## Required action:
Look below for the line containing "common name: american black bear". Write out that line and the rest through the last one, exactly as they appear, but without pictures.

::::::

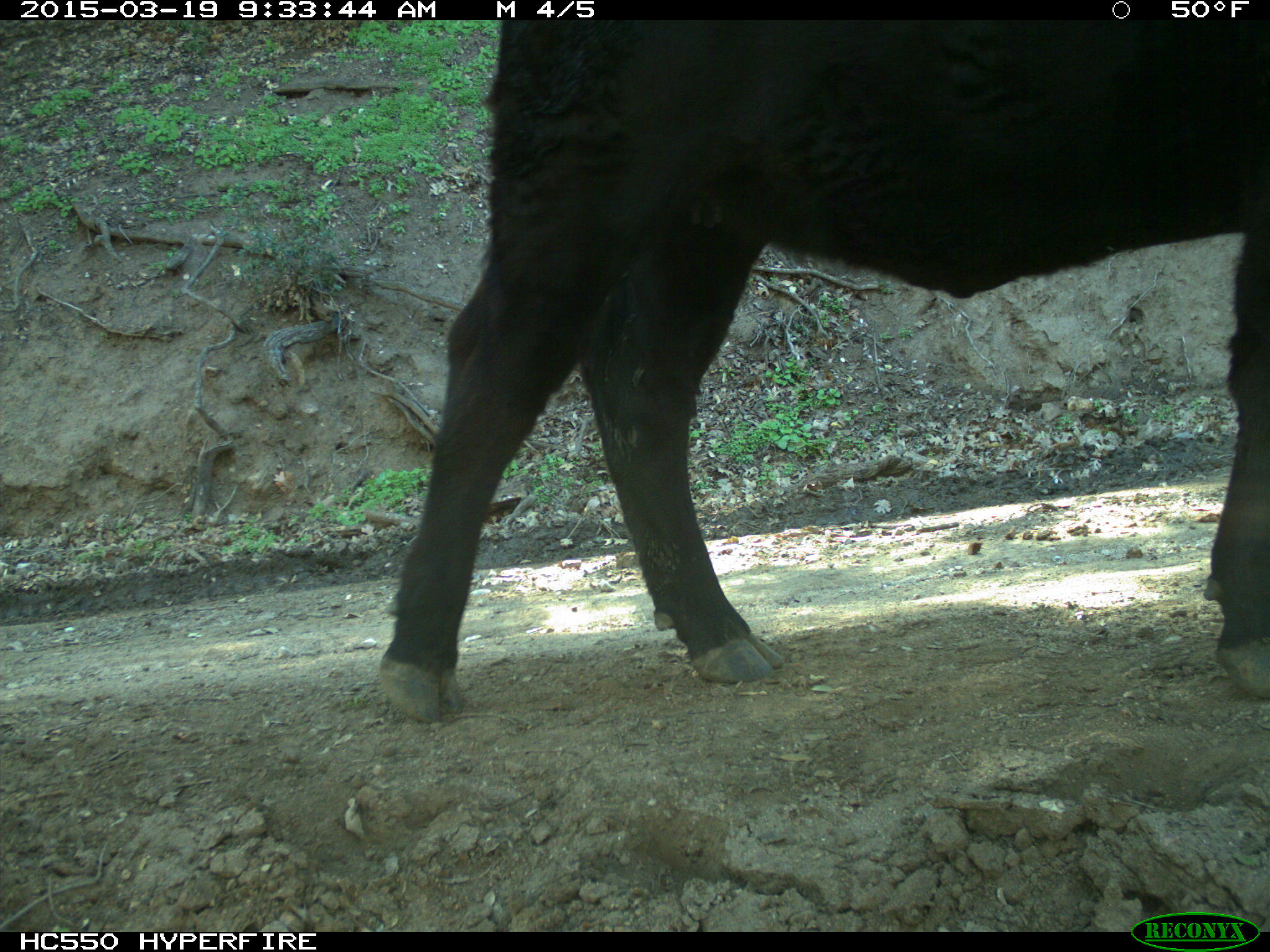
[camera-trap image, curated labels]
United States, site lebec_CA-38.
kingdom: Animalia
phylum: Chordata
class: Mammalia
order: Artiodactyla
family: Bovidae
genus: Bos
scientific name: Bos taurus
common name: domestic cow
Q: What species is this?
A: Bos taurus (domestic cow).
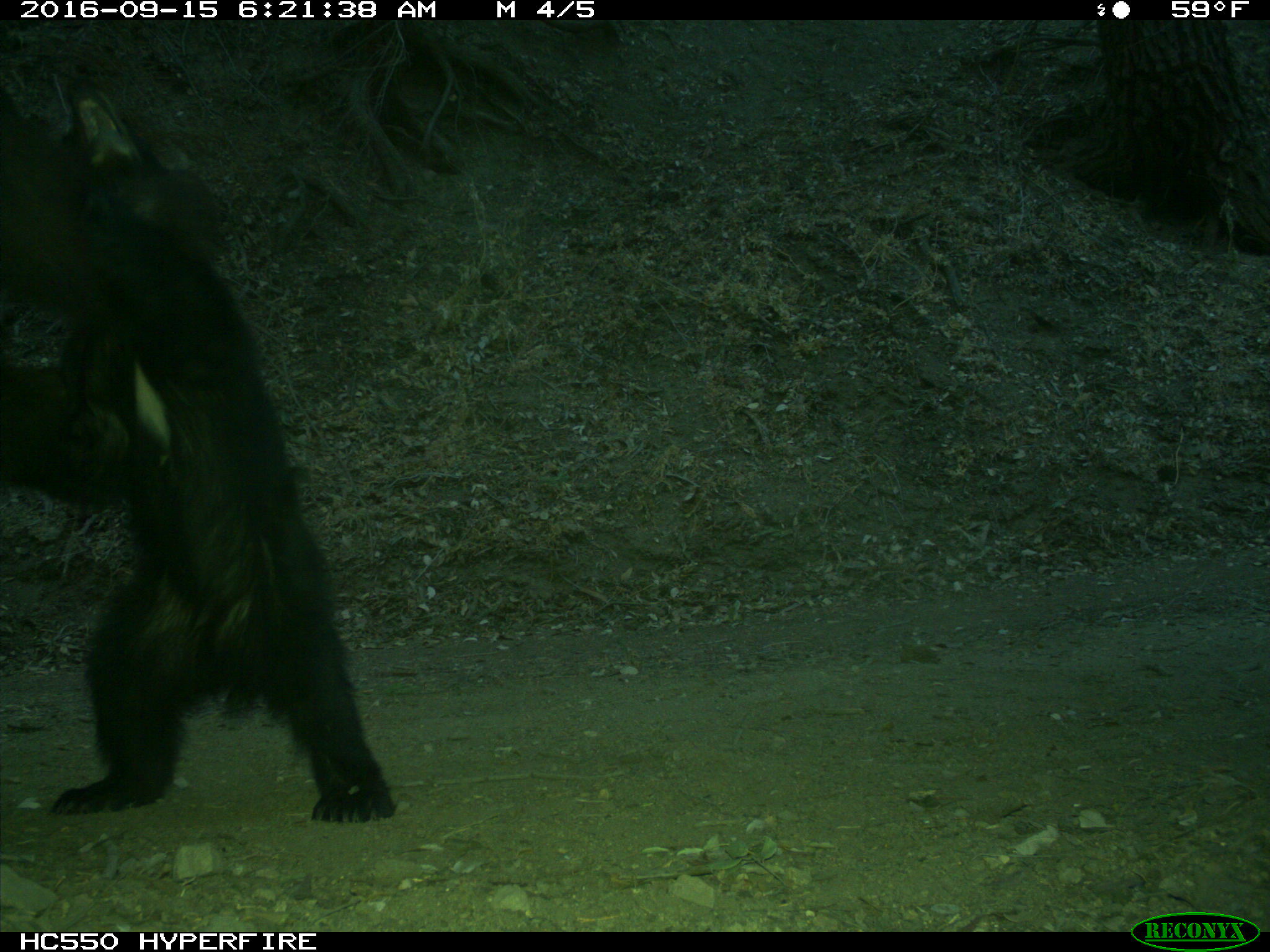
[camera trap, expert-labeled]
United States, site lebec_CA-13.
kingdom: Animalia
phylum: Chordata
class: Mammalia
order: Carnivora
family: Ursidae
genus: Ursus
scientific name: Ursus americanus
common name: american black bear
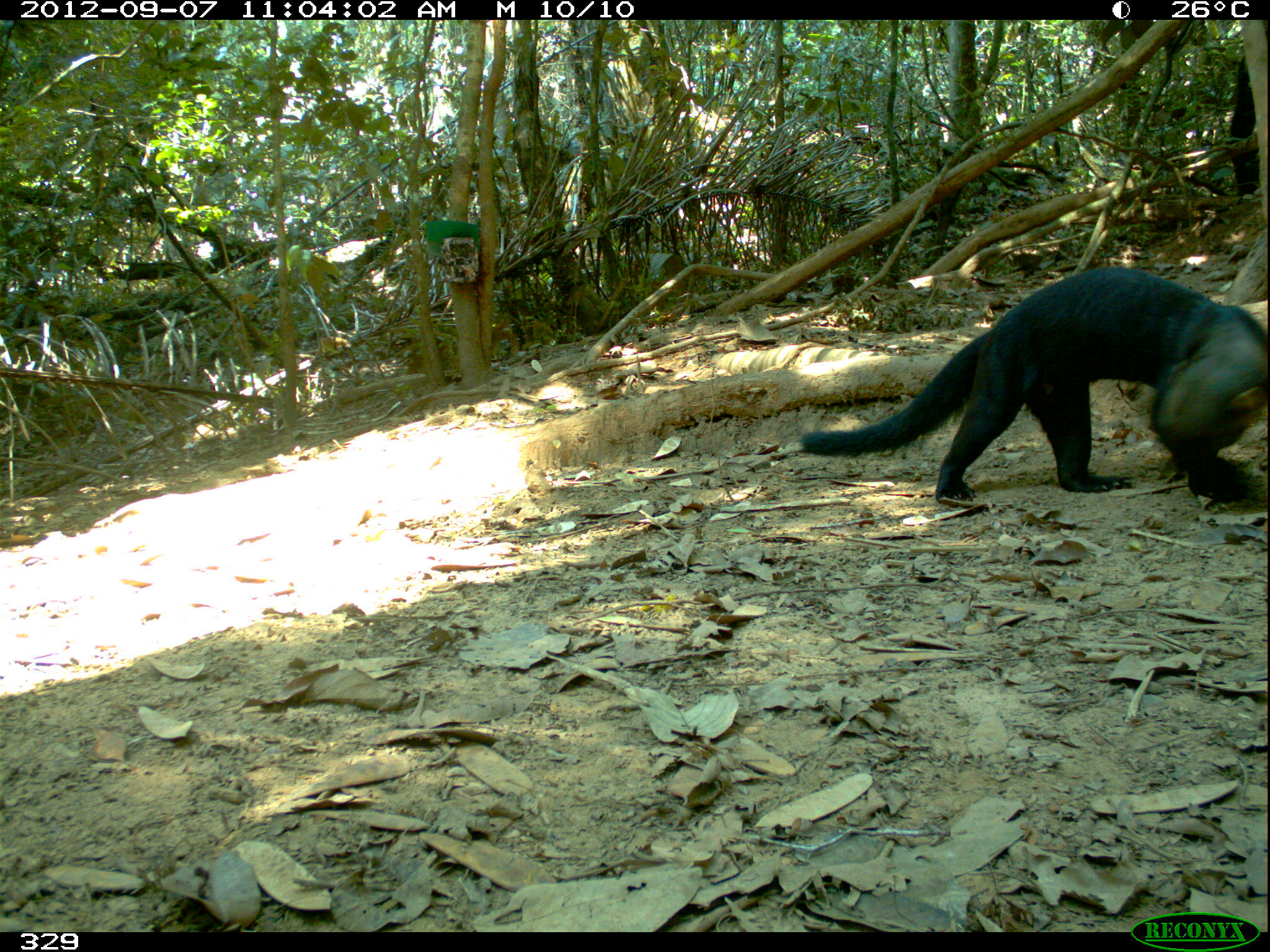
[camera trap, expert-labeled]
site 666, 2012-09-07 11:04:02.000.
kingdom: Animalia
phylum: Chordata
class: Mammalia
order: Carnivora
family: Mustelidae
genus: Eira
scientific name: Eira barbara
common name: tayra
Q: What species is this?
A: Eira barbara (tayra).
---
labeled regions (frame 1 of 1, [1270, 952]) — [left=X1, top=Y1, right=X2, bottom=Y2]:
eira barbara: [left=799, top=263, right=1270, bottom=505]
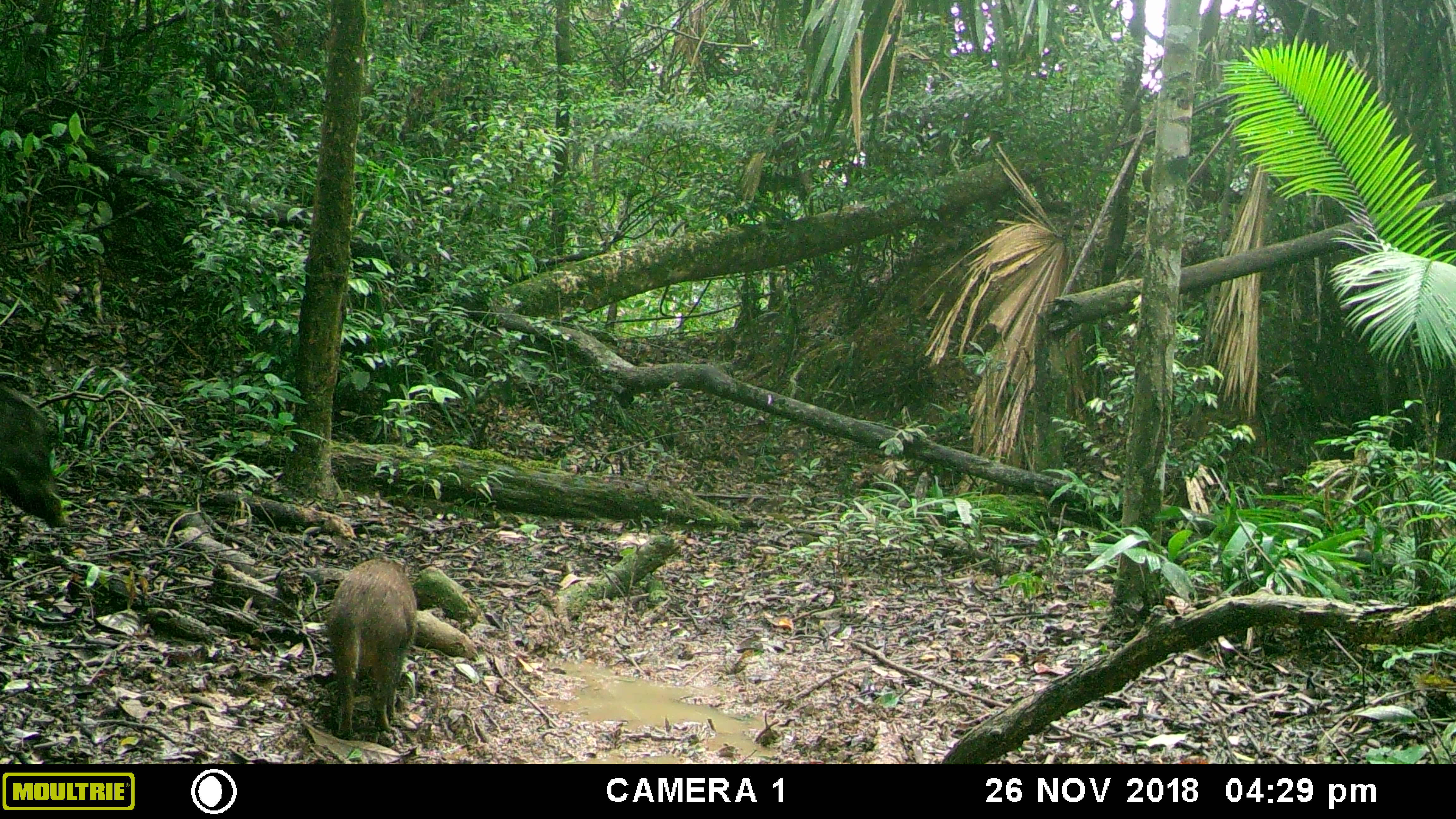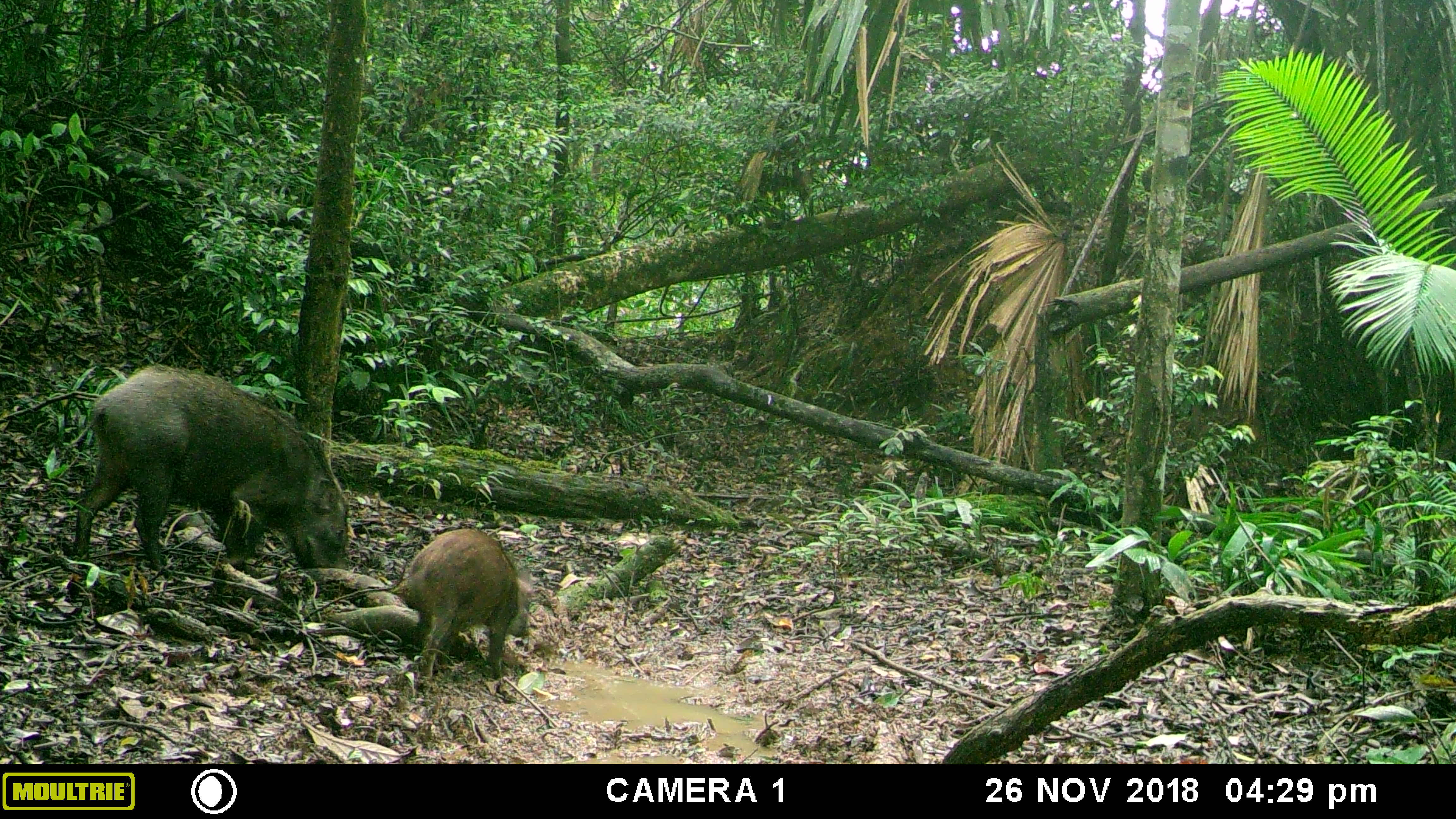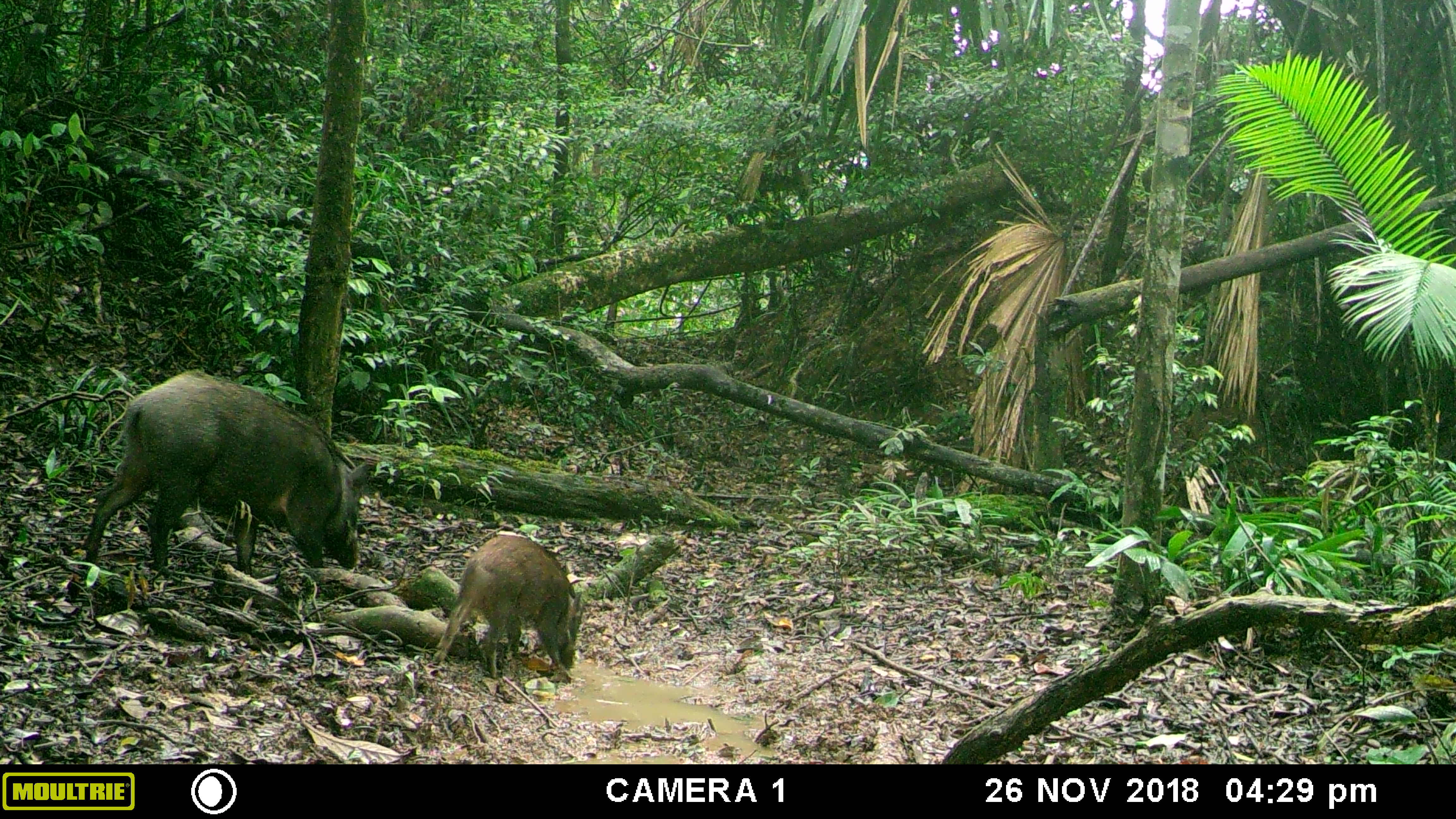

::::::

## Problem solution:
common name: american black bear
[camera trap, expert-labeled]
site 666, 2012-09-07 11:04:02.000.
kingdom: Animalia
phylum: Chordata
class: Mammalia
order: Carnivora
family: Mustelidae
genus: Eira
scientific name: Eira barbara
common name: tayra
Q: What species is this?
A: Eira barbara (tayra).
---
labeled regions (frame 1 of 1, [1270, 952]) — [left=X1, top=Y1, right=X2, bottom=Y2]:
eira barbara: [left=799, top=263, right=1270, bottom=505]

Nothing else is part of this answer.